Upgrading the Mac miniSo I had this pefectly good Mac mini and now it needed $200 worth of beefing up with 1GB of RAM (which is the maximum it can take), AirPort and Bluetooth. The Intel Mac mini uses SO-DIMM (small outline) memory as opposed to the G4 Mac mini's full-size DIMM and it has two slots instead of one, so its limit is 2GB as opposed to my mini's 1GB. All Macs except the Mac Pro and Xserve now use SO-DIMM RAM (correct me if I'm wrong) and I wish I knew if there was any performance difference between SO-DIMMs and DIMMs. Anyway, RAM is a whole other discussion unto itself.
Upgrading the Mac mini, which is the crux of this article, should be established as the de-facto test for virility in my opinion. How far can you toss a caber? I don't know. How many beers can you drink before throwing up? I honestly don't care. How many Mac minis can you add an Airport+Bluetooth module to? Now that's something I want to know.

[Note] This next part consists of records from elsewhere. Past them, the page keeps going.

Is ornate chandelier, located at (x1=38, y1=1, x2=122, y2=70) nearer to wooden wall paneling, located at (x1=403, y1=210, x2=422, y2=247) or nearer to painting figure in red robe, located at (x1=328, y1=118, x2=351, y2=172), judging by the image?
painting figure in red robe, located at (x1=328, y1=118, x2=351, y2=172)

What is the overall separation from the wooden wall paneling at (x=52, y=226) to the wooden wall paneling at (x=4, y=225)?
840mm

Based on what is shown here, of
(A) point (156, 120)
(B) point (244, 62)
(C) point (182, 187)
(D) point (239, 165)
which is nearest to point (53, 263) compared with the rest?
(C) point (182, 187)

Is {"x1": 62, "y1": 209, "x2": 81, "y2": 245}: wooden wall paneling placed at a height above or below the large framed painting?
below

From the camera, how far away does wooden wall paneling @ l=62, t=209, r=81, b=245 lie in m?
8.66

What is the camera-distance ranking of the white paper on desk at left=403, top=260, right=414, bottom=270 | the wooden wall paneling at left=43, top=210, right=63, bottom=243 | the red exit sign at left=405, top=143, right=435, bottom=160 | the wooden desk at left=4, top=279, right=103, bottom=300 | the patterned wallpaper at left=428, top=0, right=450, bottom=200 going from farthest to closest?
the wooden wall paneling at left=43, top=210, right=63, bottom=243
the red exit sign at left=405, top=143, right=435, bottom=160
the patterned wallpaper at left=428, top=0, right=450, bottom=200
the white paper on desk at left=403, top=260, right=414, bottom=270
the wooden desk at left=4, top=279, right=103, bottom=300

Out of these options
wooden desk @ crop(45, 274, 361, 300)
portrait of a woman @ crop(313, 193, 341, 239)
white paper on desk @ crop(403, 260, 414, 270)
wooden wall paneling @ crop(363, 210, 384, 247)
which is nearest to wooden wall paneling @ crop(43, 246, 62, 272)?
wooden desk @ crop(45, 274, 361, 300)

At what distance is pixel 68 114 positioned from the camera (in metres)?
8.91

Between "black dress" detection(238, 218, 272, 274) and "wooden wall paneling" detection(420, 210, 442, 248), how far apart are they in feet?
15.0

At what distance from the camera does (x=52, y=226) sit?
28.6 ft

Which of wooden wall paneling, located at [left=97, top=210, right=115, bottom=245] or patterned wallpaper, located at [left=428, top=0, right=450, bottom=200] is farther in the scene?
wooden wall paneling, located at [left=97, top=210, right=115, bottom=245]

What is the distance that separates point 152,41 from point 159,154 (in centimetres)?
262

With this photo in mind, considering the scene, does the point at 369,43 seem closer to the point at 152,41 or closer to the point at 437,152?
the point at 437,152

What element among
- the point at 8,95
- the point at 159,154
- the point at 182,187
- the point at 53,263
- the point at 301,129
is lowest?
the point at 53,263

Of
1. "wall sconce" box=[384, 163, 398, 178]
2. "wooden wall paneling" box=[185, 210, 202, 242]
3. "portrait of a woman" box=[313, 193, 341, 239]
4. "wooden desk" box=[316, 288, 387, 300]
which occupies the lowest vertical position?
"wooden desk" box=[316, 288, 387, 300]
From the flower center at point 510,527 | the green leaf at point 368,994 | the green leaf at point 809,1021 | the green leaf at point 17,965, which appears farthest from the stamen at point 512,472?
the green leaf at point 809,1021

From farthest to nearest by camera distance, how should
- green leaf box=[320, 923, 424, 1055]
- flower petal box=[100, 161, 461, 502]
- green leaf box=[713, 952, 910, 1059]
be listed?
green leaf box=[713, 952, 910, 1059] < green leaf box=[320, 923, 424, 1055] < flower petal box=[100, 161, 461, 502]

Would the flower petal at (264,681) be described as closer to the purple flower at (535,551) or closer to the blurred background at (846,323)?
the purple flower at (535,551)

A while ago I was commenting to a group of people about how the Power Mac G4 was legendary in the way that was trivial to add or replace practically any component of the machine because the thing would basically just open up in front of you and upgrading it was easy in same the way that getting-out-from-the-seventy-fifth-floor-of-
a-burning-building-into-which-an-airplane-has-collided is not. The Mac mini, however, does not meet this standard.
First of all, there's a whole procedure involved in just getting the case open. This case is, simply speaking, not supposed to be opened… ever. I reminisce about the days when Apple used to pride itself in making desktops that were dead easy to upgrade. Those days refers to 2001 and those desktops were the Power Mac G4 and the G4 Cube. Not so anymore. The Mac mini case is like the iPod case except in the fact that it's harder to open. There are basically no screws holding the thing shut… it just snaps shut like an iPod and is seemingly impossible to open. However, like the iPod, you can insert a putty knife into the teensy-weensy gap between the base and the rest of the case and after fiddling around for about an hour or so you can get the case open. Of course, every time you open the case in this manner, unless you're using some Apple-provided tools (which, if you don't happen to work for Apple, you're not), your Mac mini's bottom loses some plastic. Now, you could take this in a positive light if you're an optimist and say that your computer just became a little lighter, but I am not that kind of optimist, or, when it comes to that, any kind of optimist at all. I despise this, and this is why I just used my mini without its case once I opened it up, while waiting for the the AirPort+Bluetooth and RAM modules to arrive.
Installing anything into this computer (except for the RAM, which, incidentally, is a piece of cake) is a torture that is only slightly less pain-inducing than burning to a death… slowly… over a period of five thousand years. It's not the number of screws that's baffling but the way the goddamn thing is held together. It's obviously a product of immensely creative engineering, seeing how they managed to fit a computer into a size this small; however, it also means that this thing is highly compressed on the inside and is stacked more tightly than a line of people waiting for free pizza. The screw sockets are buried inside 1cm deep screw channels and so the screwdriver I borrowed from a friend of mine didn't work because it was simply too thick to fit inside. I actually had to buy a new screwdriver to lift the internal frame up. Once you manage to do that however, things start looking a little better… until you realize that you have to fuse the Mac mini with its casing again.
Closing up the Mac mini was seriously frightening. First of all, it took me three attempts to get the case to close correctly and between those attempts I had to reopen the case using a knife and the mini lost a bit of plastic and became a bit more deformed every time. That was just depressing. The most irritating part while closing is that 95% of the mini closed properly most of the times I tried to close it but this 1mm of the casing in the backside remained propped up and it was this that basically drove me to the verge of insanity. On top of all this, while closing, the mini makes these horrible plastic-breaking-like sounds which are simply quite unnerving. Once it was closed though, I was probably the most relieved person in the world for the next five minutes, until, of course, I booted the computer up and realized that I didn't install the "mezzanine" card properly and there was no AirPort or Bluetooth. Back to step 1 and repeat… ARGH! God, I honestly felt like shooting someone right then.
Anyway, now that my ordeal is finally at an end, I have decided that I am going to drop my plans to install a faster hard drive in the mini because I, for the love of my happiness, do not ever wish to see the insides of that computer ever again!
PS1: Please don't tell me all that about the Mac mini's not being supposed to be user-upgradeable and how Apple offers free installation for the Airport+Bluetooth module as well as RAM (if you buy it from Apple), etc. I have my reasons and they are valid. I am a huge Mac evangelist myself and I only write this so that someone who can do something about this might read this and the Mac mini might become a tad better.
PS2: I know that I didn't mention the iMac G5 as an excellent user-serviceable machine and that's mostly because Apple took that feature out in 2005 with the excuse of making the thing half an inch thinner at the edges. Totally not worth it, bad decision, &c.